## Data rows

+-------+

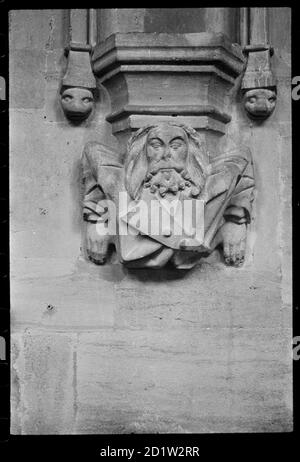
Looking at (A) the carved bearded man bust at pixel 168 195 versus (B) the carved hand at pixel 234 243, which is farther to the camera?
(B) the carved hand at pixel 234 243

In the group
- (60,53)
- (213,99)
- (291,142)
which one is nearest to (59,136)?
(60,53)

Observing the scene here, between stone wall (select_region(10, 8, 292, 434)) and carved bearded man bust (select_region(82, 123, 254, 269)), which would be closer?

+-------+

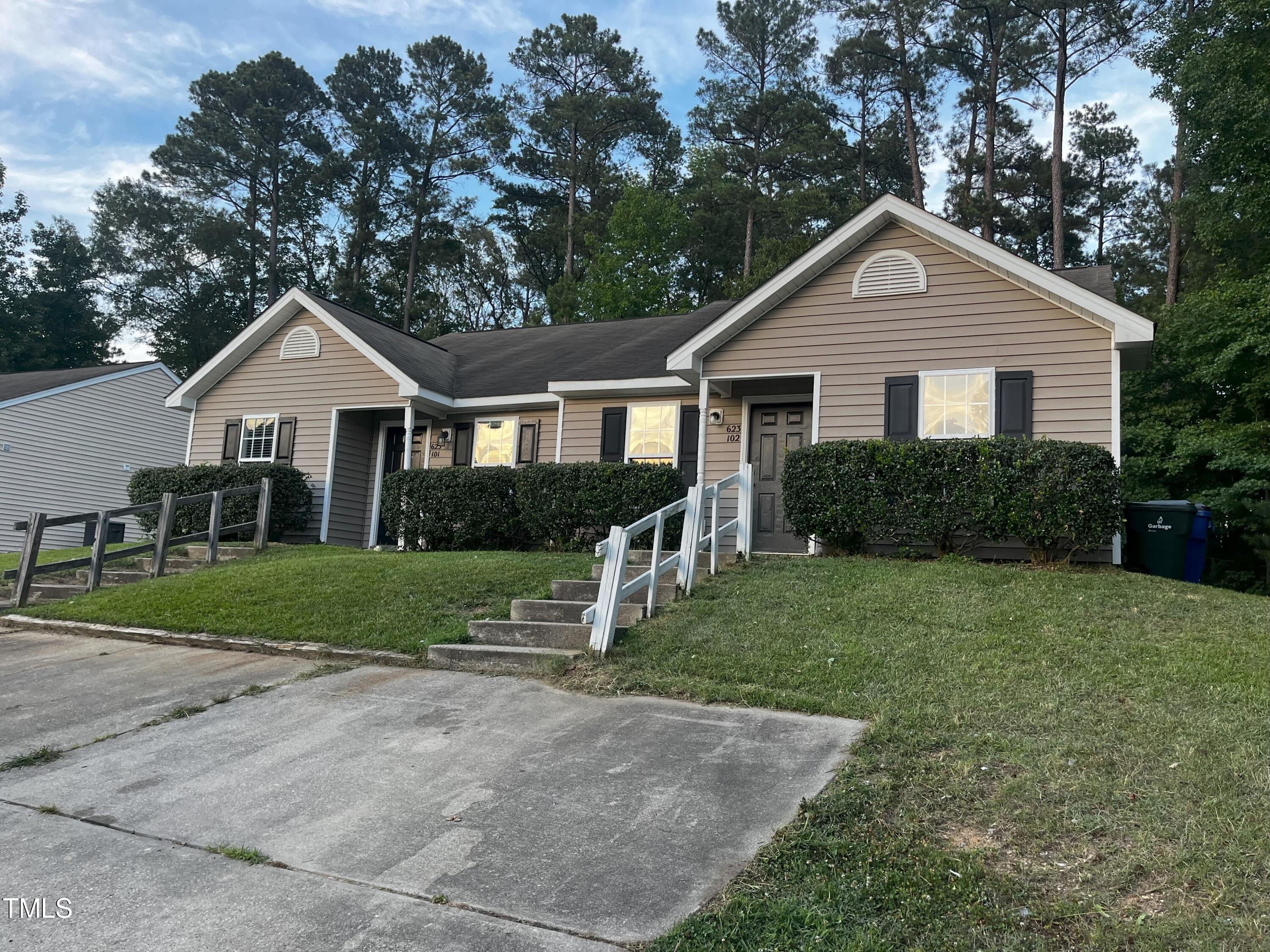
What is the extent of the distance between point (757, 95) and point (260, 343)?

+-------+

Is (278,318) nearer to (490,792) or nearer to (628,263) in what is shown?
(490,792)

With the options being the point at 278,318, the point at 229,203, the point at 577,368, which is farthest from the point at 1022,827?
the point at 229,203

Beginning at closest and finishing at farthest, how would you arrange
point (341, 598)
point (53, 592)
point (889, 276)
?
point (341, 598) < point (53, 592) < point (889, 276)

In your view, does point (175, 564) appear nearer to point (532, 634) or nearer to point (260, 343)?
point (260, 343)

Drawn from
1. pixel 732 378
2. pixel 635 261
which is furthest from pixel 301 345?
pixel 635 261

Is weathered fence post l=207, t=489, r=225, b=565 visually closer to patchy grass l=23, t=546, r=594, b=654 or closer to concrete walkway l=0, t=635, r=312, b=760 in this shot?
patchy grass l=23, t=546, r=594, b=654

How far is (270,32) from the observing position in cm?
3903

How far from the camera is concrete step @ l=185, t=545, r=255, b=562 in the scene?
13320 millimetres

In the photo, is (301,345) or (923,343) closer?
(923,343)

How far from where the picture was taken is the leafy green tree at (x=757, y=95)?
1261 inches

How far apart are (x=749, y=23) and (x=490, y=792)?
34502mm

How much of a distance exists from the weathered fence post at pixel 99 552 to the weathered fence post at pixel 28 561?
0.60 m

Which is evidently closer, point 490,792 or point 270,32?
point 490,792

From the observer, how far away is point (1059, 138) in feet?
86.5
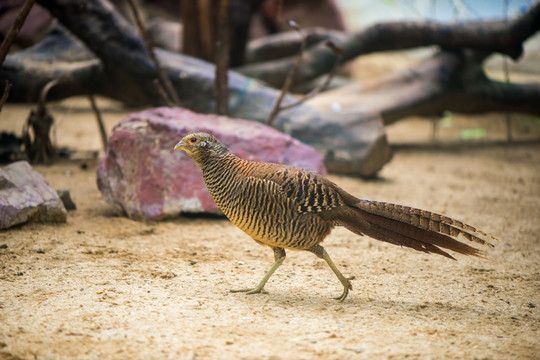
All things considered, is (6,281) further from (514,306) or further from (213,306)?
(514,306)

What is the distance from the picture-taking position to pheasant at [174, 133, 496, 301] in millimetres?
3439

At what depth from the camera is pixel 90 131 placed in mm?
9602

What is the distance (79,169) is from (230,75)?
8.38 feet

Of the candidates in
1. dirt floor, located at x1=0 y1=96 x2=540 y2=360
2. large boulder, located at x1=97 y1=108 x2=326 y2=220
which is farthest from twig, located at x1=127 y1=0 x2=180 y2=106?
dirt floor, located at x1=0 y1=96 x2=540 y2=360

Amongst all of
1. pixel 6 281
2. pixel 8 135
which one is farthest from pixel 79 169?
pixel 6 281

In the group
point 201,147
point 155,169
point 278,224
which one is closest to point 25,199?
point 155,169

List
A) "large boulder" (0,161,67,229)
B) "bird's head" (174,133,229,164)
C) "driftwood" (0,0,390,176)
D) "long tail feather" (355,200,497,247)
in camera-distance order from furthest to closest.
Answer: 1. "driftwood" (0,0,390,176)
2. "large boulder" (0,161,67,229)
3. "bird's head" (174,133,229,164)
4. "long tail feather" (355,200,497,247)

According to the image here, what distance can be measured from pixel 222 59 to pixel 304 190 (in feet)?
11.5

+-------+

## Task to carry out
How many lines in the entries above contain the string "scene", matching case exactly? Reply with the number only.

## Solution to this exercise
2